Problem requirements - Copy out only the span from the line with "What is the total" to the end of the data, both ends kept, word for word.

Information shown -
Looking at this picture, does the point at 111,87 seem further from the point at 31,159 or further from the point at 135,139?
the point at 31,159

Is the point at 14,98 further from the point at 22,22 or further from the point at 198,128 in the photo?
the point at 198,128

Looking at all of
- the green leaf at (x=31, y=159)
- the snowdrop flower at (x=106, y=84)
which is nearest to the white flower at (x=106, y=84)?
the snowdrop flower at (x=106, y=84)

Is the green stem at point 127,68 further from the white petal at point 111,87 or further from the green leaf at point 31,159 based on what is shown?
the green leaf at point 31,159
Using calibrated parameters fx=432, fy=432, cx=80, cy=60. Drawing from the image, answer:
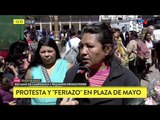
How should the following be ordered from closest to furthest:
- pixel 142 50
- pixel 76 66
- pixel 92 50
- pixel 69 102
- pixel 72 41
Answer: pixel 92 50 → pixel 76 66 → pixel 69 102 → pixel 72 41 → pixel 142 50

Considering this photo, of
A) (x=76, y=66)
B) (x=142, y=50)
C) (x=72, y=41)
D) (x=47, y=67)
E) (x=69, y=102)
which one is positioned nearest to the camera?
(x=76, y=66)

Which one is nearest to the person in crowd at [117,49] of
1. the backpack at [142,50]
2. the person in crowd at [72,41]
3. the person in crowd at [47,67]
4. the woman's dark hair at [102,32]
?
the woman's dark hair at [102,32]

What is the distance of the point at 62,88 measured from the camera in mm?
3205

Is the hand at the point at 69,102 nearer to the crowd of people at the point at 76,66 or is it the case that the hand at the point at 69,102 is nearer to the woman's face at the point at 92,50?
the crowd of people at the point at 76,66

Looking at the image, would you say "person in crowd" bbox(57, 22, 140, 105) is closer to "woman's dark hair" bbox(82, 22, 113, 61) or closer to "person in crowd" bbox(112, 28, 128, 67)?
"woman's dark hair" bbox(82, 22, 113, 61)

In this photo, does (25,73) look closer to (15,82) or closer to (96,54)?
(15,82)

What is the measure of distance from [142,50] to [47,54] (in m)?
2.63

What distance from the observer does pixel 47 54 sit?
10.8 feet

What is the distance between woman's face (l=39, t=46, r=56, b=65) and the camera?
329 cm

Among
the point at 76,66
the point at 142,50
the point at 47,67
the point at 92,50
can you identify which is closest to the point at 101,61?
the point at 92,50

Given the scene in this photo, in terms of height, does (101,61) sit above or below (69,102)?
above

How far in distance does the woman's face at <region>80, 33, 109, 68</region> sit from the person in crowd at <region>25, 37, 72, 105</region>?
0.34 meters

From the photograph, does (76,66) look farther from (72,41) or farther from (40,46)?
(72,41)

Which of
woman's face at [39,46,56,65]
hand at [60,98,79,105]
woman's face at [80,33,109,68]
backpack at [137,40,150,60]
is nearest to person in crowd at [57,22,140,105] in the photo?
woman's face at [80,33,109,68]
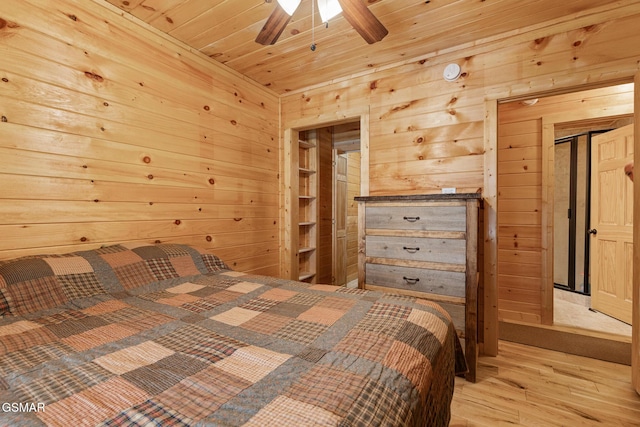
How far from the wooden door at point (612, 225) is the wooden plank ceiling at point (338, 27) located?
1.80 meters

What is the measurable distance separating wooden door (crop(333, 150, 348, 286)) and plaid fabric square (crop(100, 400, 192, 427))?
372cm

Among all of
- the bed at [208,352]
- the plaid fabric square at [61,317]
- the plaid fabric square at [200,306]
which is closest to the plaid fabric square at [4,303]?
the bed at [208,352]

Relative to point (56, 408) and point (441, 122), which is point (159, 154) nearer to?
point (56, 408)

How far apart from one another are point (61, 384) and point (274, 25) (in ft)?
5.80

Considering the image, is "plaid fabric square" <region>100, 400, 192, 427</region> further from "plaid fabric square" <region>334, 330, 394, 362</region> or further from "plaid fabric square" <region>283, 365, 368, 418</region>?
"plaid fabric square" <region>334, 330, 394, 362</region>

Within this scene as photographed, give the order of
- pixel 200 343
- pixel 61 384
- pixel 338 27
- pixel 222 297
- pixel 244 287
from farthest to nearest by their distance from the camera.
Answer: pixel 338 27, pixel 244 287, pixel 222 297, pixel 200 343, pixel 61 384

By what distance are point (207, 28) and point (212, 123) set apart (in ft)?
2.33

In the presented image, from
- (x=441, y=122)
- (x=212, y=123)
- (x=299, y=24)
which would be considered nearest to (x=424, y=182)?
(x=441, y=122)

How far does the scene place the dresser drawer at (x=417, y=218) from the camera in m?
1.88

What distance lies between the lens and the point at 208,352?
32.2 inches

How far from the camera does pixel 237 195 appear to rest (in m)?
2.77

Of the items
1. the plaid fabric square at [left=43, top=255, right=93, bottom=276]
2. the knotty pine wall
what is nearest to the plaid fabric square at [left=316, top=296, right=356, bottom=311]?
the plaid fabric square at [left=43, top=255, right=93, bottom=276]

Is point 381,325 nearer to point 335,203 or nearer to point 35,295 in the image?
point 35,295

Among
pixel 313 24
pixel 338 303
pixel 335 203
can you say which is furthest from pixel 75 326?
pixel 335 203
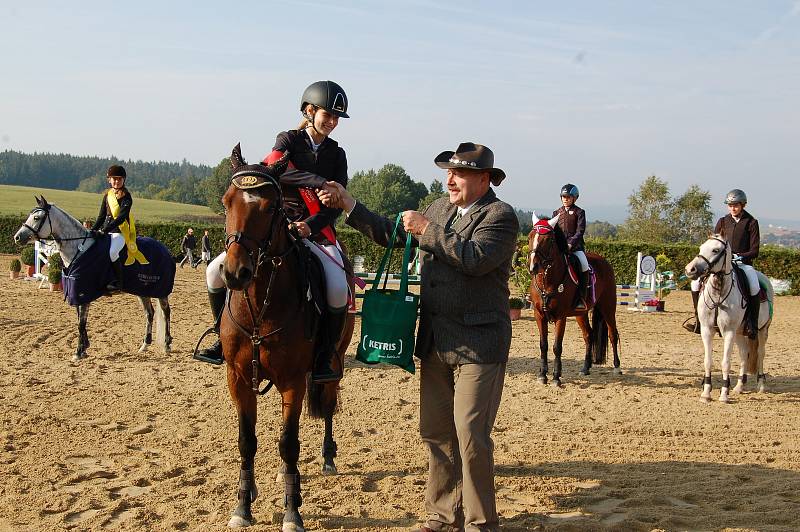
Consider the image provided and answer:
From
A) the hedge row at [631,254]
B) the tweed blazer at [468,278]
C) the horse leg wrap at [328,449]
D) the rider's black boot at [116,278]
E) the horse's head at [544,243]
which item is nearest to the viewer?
the tweed blazer at [468,278]

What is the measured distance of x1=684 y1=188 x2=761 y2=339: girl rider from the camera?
9945 millimetres

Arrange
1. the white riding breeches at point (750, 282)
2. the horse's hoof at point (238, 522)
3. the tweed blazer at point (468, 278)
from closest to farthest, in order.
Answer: the tweed blazer at point (468, 278) → the horse's hoof at point (238, 522) → the white riding breeches at point (750, 282)

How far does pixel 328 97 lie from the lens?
5297 millimetres

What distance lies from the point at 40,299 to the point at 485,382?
1670 centimetres

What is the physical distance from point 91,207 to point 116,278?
69956 mm

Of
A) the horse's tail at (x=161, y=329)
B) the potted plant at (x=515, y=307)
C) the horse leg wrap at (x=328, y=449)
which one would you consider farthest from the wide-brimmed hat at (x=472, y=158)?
the potted plant at (x=515, y=307)

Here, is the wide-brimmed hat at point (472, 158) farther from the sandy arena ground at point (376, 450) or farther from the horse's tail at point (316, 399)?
the sandy arena ground at point (376, 450)

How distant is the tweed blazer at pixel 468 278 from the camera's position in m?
4.29

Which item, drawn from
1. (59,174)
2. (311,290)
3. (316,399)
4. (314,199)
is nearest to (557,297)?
(316,399)

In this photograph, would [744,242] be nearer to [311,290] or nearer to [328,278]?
[328,278]

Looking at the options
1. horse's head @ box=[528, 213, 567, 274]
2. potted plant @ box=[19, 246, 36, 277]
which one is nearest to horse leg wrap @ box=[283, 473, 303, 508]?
horse's head @ box=[528, 213, 567, 274]

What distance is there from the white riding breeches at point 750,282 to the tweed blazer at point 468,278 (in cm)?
657

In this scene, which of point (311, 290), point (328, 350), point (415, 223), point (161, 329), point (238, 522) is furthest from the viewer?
point (161, 329)

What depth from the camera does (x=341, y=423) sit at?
7.89 meters
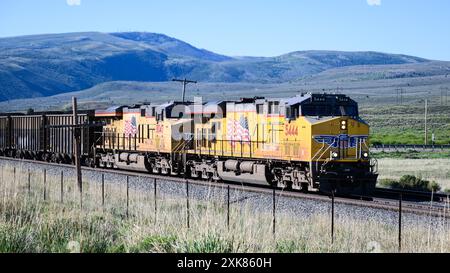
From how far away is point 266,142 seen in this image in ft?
72.9

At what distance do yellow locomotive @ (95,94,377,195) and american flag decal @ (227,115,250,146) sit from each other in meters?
0.04

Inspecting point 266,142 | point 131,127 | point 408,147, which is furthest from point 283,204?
point 408,147

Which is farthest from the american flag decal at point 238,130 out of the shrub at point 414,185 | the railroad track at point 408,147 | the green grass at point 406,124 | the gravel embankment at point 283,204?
Answer: the green grass at point 406,124

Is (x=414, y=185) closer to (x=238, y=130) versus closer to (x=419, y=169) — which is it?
(x=238, y=130)

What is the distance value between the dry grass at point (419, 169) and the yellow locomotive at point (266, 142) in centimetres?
755

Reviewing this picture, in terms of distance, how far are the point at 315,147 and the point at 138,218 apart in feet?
23.5

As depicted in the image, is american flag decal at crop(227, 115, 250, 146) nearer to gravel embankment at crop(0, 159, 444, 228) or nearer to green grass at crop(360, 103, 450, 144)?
gravel embankment at crop(0, 159, 444, 228)

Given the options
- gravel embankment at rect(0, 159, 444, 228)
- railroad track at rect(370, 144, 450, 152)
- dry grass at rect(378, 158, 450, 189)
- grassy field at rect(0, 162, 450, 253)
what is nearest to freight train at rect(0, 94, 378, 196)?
gravel embankment at rect(0, 159, 444, 228)

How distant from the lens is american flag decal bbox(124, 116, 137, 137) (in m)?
31.3

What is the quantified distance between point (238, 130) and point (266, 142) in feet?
6.04

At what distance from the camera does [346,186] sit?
20422mm
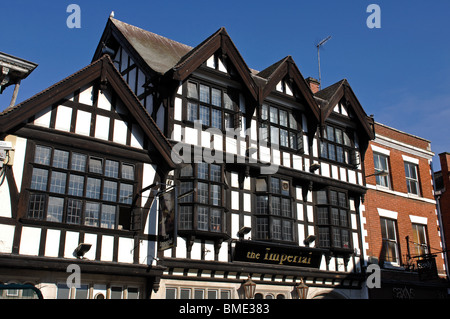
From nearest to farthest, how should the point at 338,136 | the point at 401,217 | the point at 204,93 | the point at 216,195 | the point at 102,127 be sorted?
the point at 102,127
the point at 216,195
the point at 204,93
the point at 338,136
the point at 401,217

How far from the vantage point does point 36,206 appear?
41.3 ft

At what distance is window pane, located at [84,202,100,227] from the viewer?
13289mm

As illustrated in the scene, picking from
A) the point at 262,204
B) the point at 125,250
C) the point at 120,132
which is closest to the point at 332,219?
the point at 262,204

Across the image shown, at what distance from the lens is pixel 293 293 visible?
668 inches

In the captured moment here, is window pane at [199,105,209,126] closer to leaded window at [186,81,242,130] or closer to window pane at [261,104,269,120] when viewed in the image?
leaded window at [186,81,242,130]

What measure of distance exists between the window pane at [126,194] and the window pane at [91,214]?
782 millimetres

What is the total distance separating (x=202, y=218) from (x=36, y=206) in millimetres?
4859

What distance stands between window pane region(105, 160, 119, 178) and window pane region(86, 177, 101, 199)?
0.41 metres

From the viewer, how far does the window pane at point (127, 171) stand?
14352 mm

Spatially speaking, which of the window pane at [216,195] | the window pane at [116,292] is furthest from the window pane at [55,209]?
the window pane at [216,195]

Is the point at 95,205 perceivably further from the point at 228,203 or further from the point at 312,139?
the point at 312,139

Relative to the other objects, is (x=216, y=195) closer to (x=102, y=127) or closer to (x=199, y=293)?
(x=199, y=293)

Response to this exercise -
What is the total distance separating (x=202, y=218) from (x=36, y=206) in millimetres?
4859

What distance stands between window pane region(105, 160, 119, 178) and window pane region(86, 177, 101, 199)?
0.41 metres

From the viewer, how far does the window pane at point (127, 171) stand?
14352 mm

Spatially speaking, which of the window pane at [216,195] | the window pane at [116,292] is furthest from the window pane at [55,209]?
the window pane at [216,195]

Is the point at 95,205 perceivably further from the point at 228,203 or further from the point at 312,139?
the point at 312,139

Relative to the other objects, is (x=216, y=195) closer to (x=102, y=127) or closer to (x=199, y=293)?
(x=199, y=293)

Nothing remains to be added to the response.